### EXERCISE OBJECTIVE:
Where a picture appears, skip it and copy everything else in the listing exactly.

### RECORDED DATA:
□ □ □ □
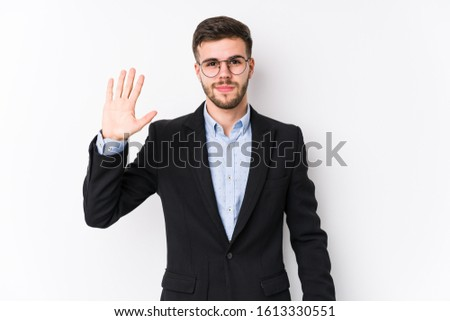 Young caucasian business man posing in a white background isolated Young caucasian business man smiling cheerful showing number five with fingers.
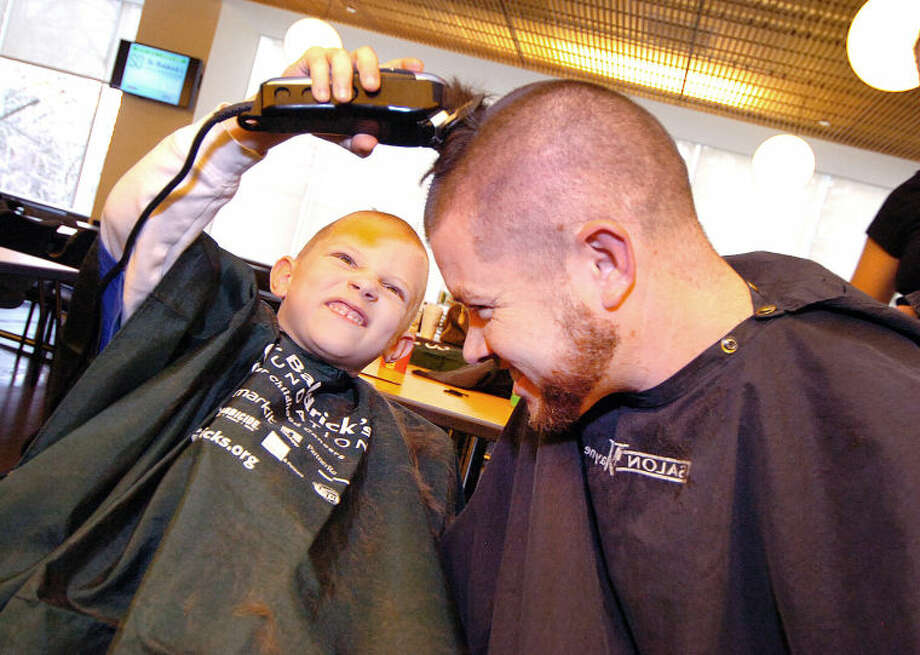 Hour Photo/Alex von Kleydorff. 6yr old Stephen Johnson gets the last of his father Dan's hair with the clippers at Gen Re St. Baldricks in Stamford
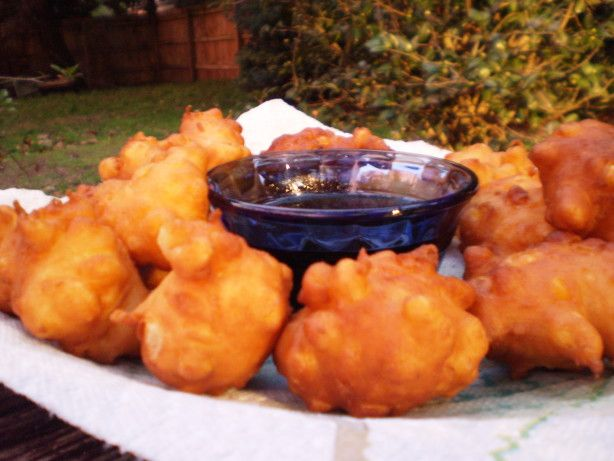 Corn Fritters are a pleasing side dish. The sugar can be adjusted if you like things a bit sweeter. The recipe calls for deep frying them, but I have also done them in a skillet with just enough oil to cover the bottom of the pan.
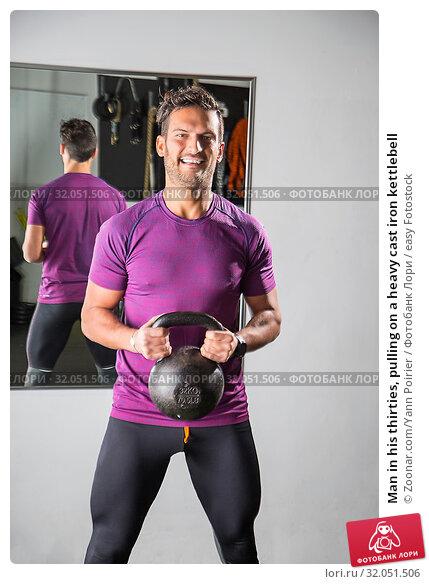 Man in his thirties, pulling on a heavy cast iron kettlebell. Стоковое фото, фотограф Zoonar.com/Yann Poirier / easy Fotostock / Фотобанк Лори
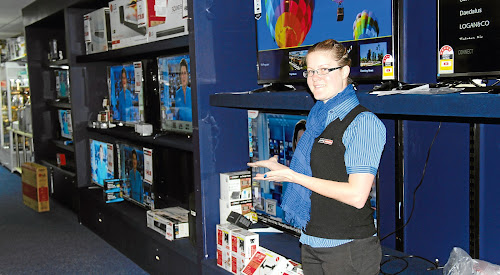 Leading Appliances staff member Sami Dearden showing off some televisions which would be perfect for watching the Origin series on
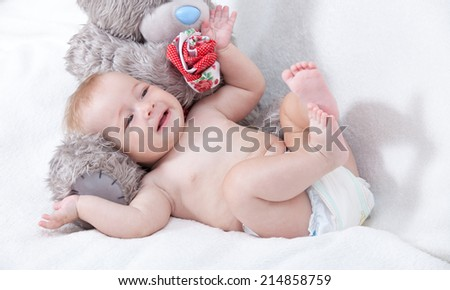 Little girl sitting next to a teddy bear  - stock photo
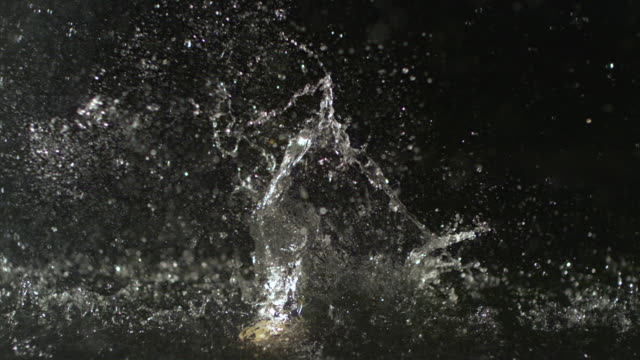 SLO MO, MS,Baseball falling into water against black background
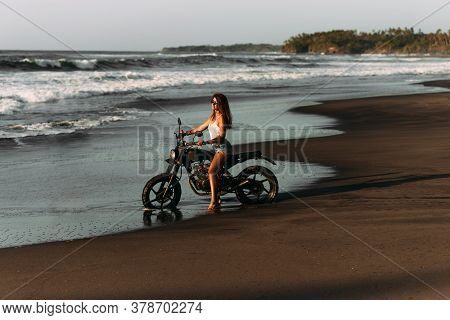Beautiful Single Girl With A Motorbike On The Beach Meets The Sunset. Stylish Woman With A Bike By T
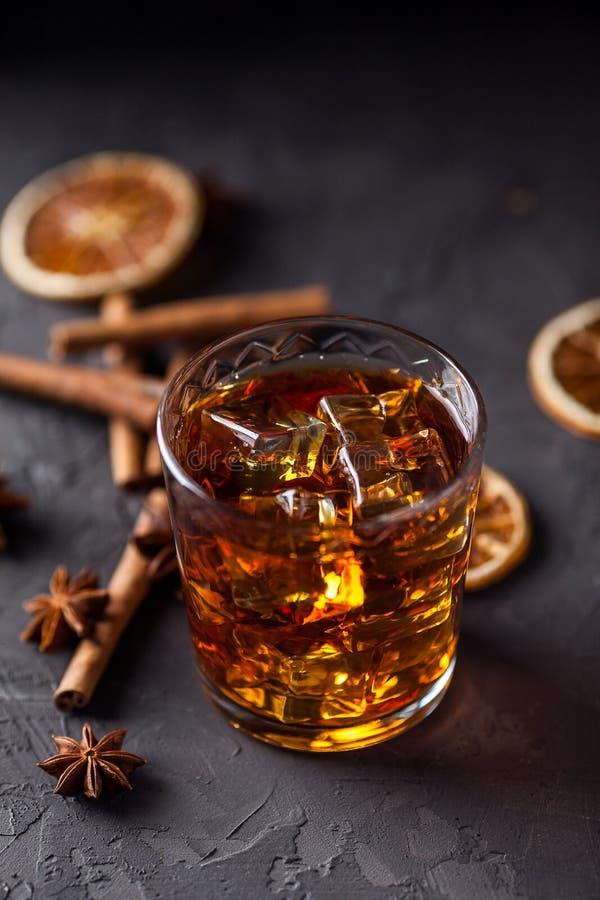 Vetro di brandy o whiskey, spezie e decorazioni su fondo scuro Concetto stagionale di feste fotografia stock libera da diritti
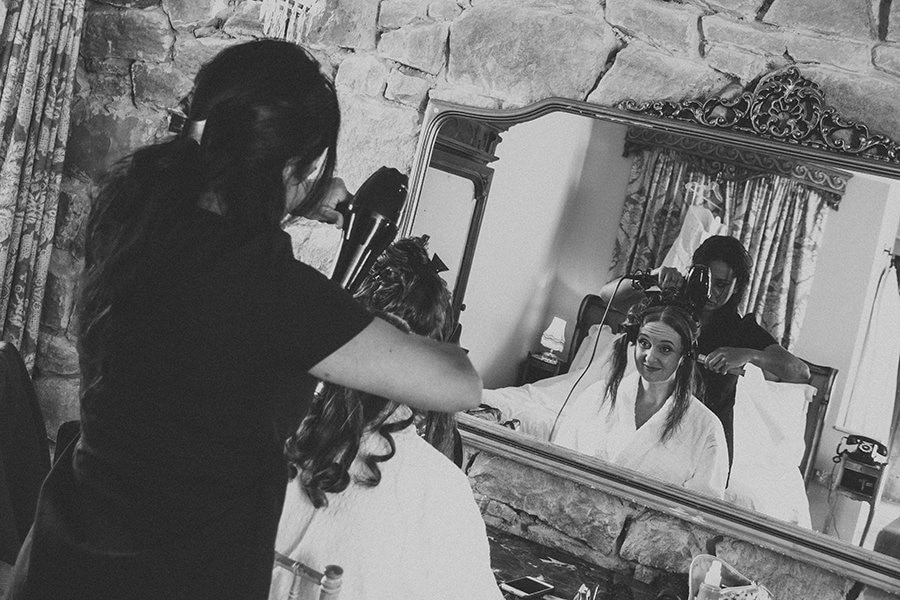 Bride getting her her styled at Newton Hall, Northumberland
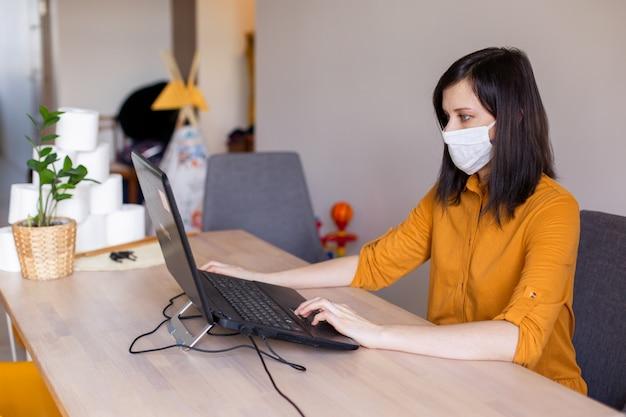 Koncepcja bezpiecznego pobytu w domu. ochrona przed koronawirusem zatrzymuje pandemię. młoda kobieta pracuje podczas choroby na laptopie w masce ochronnej. covid-19 freelancer internetowy programista technologii internetowych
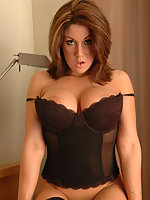 Krissy is poping out of her corset
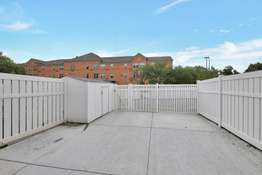 Newer Patio with Vinyl Privacy Fencing and Outdoor Storage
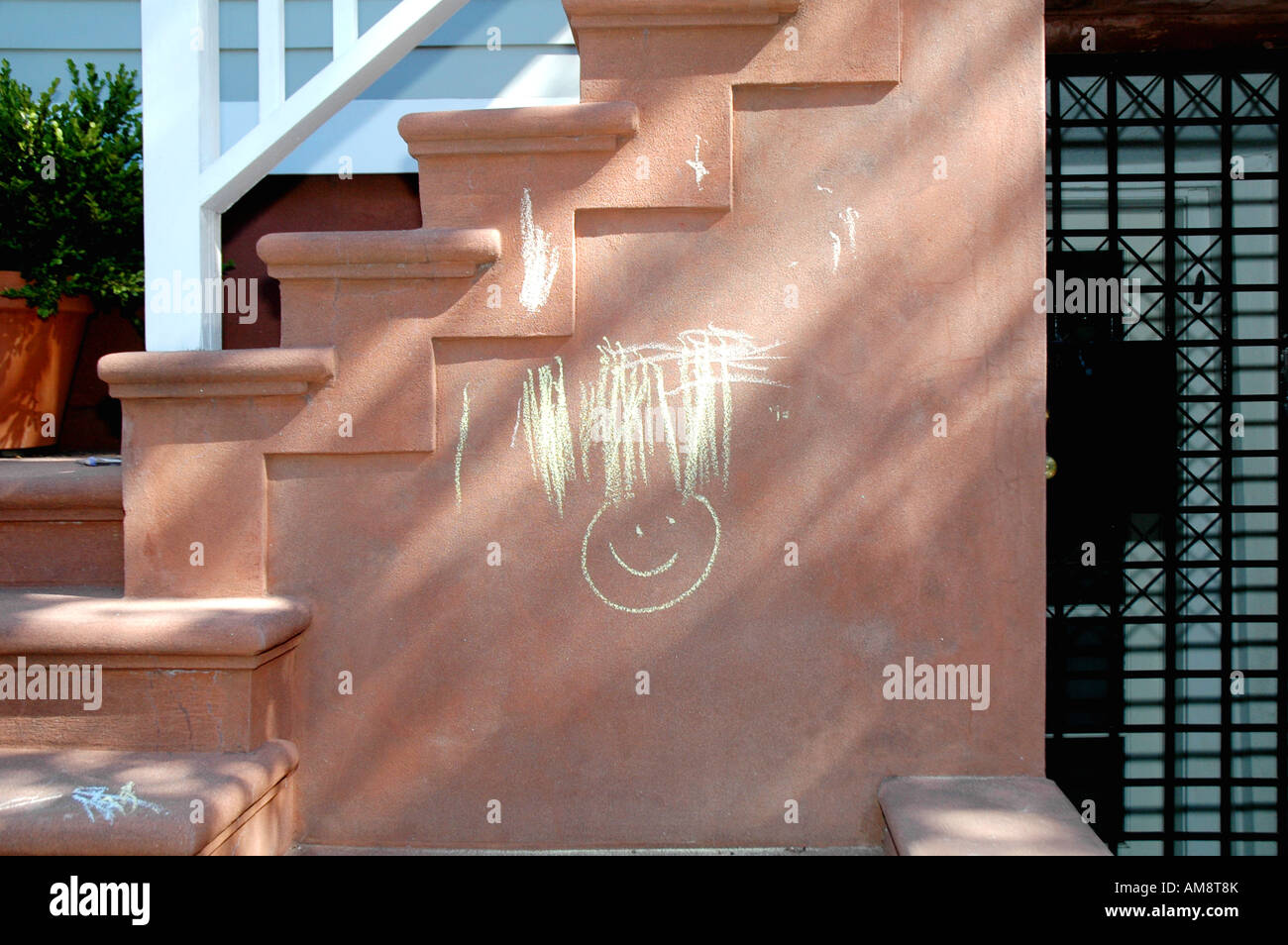 young childs chalk drawing of a smiley face on residential cement stairway - Stock Image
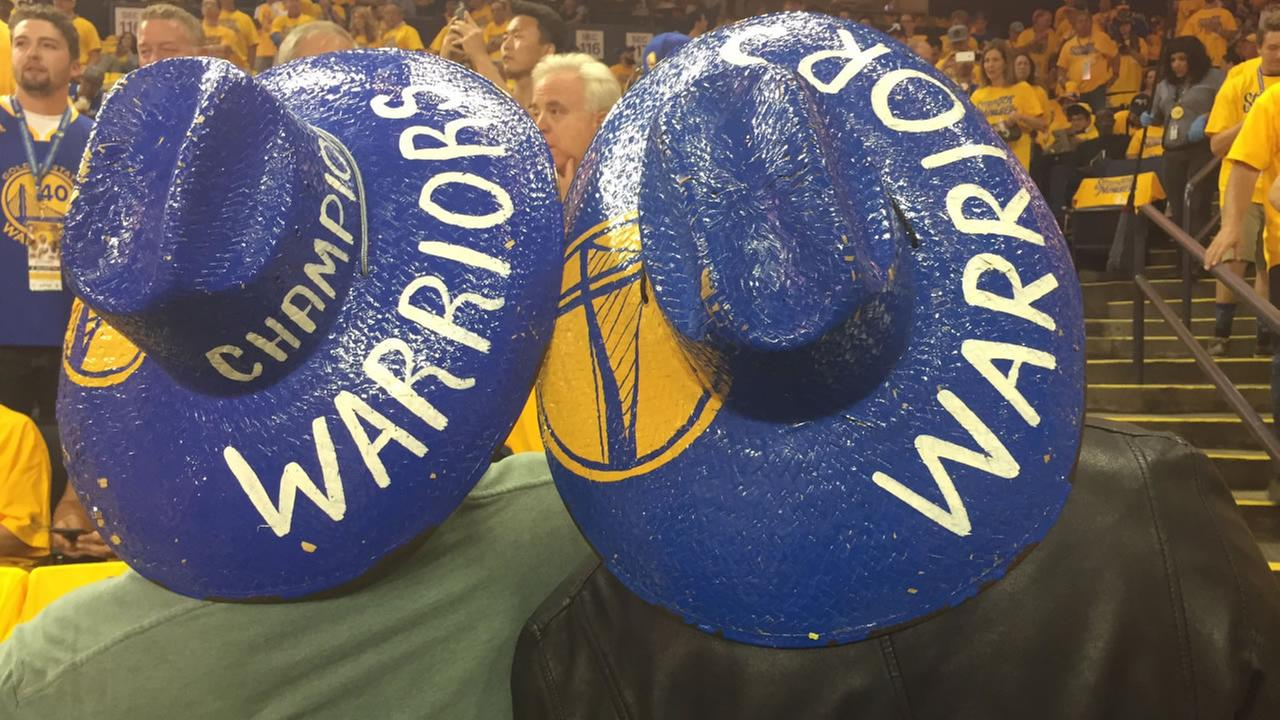 This image shows Golden State Warriors fans in matching hats on June 2, 2016.KGO-TV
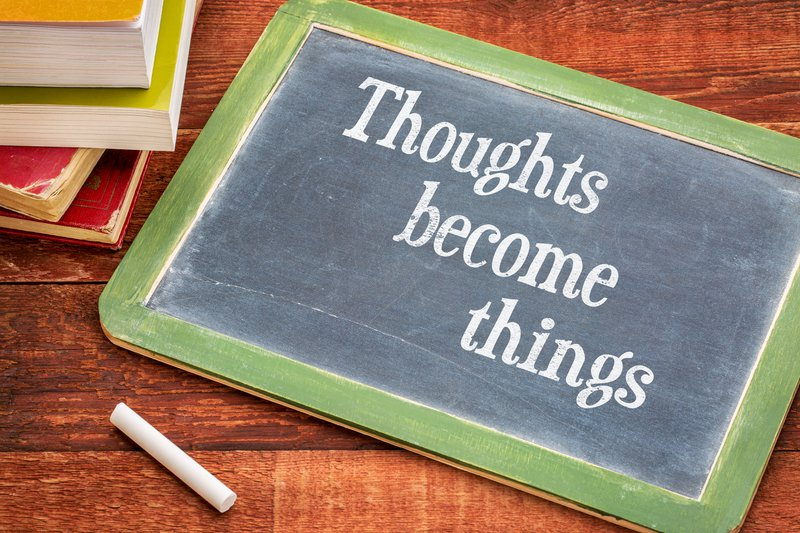 thoughts become things - law of attraction concept - inspirational text on a slate blackboard with a white chalk and a stack of books against rustic wooden table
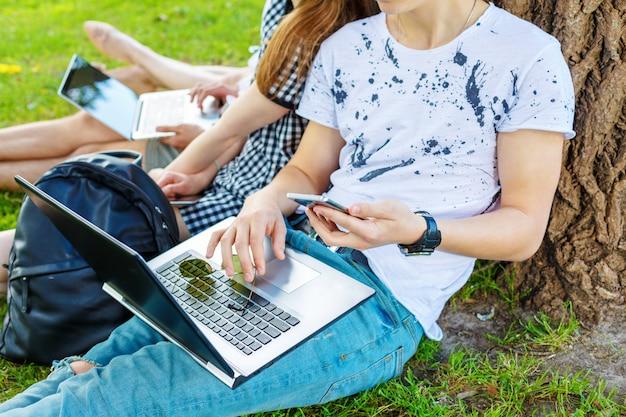 Grupo de estudiantes en un parque con computadoras portátiles abiertas sentados en el césped debajo de un árbol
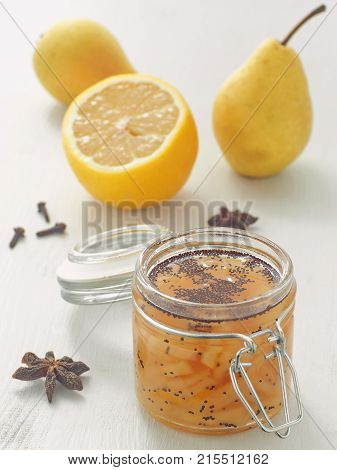 Jam with pear and poppy seeds in a glass jar upon white wooden table. Vertical. Selective focus on the jar.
□ □ □ □
### RESPONSE:
 Young caucasian business man posing in a white background isolated Young caucasian business man smiling cheerful showing number five with fingers.
 Hour Photo/Alex von Kleydorff. 6yr old Stephen Johnson gets the last of his father Dan's hair with the clippers at Gen Re St. Baldricks in Stamford
 Corn Fritters are a pleasing side dish. The sugar can be adjusted if you like things a bit sweeter. The recipe calls for deep frying them, but I have also done them in a skillet with just enough oil to cover the bottom of the pan.
 Man in his thirties, pulling on a heavy cast iron kettlebell. Стоковое фото, фотограф Zoonar.com/Yann Poirier / easy Fotostock / Фотобанк Лори
 Leading Appliances staff member Sami Dearden showing off some televisions which would be perfect for watching the Origin series on
 Little girl sitting next to a teddy bear  - stock photo
 SLO MO, MS,Baseball falling into water against black background
Beautiful Single Girl With A Motorbike On The Beach Meets The Sunset. Stylish Woman With A Bike By T
 Vetro di brandy o whiskey, spezie e decorazioni su fondo scuro Concetto stagionale di feste fotografia stock libera da diritti
 Bride getting her her styled at Newton Hall, Northumberland
 Koncepcja bezpiecznego pobytu w domu. ochrona przed koronawirusem zatrzymuje pandemię. młoda kobieta pracuje podczas choroby na laptopie w masce ochronnej. covid-19 freelancer internetowy programista technologii internetowych
 Krissy is poping out of her corset
 Newer Patio with Vinyl Privacy Fencing and Outdoor Storage
 young childs chalk drawing of a smiley face on residential cement stairway - Stock Image
 This image shows Golden State Warriors fans in matching hats on June 2, 2016.KGO-TV
 thoughts become things - law of attraction concept - inspirational text on a slate blackboard with a white chalk and a stack of books against rustic wooden table
 Grupo de estudiantes en un parque con computadoras portátiles abiertas sentados en el césped debajo de un árbol
 Jam with pear and poppy seeds in a glass jar upon white wooden table. Vertical. Selective focus on the jar.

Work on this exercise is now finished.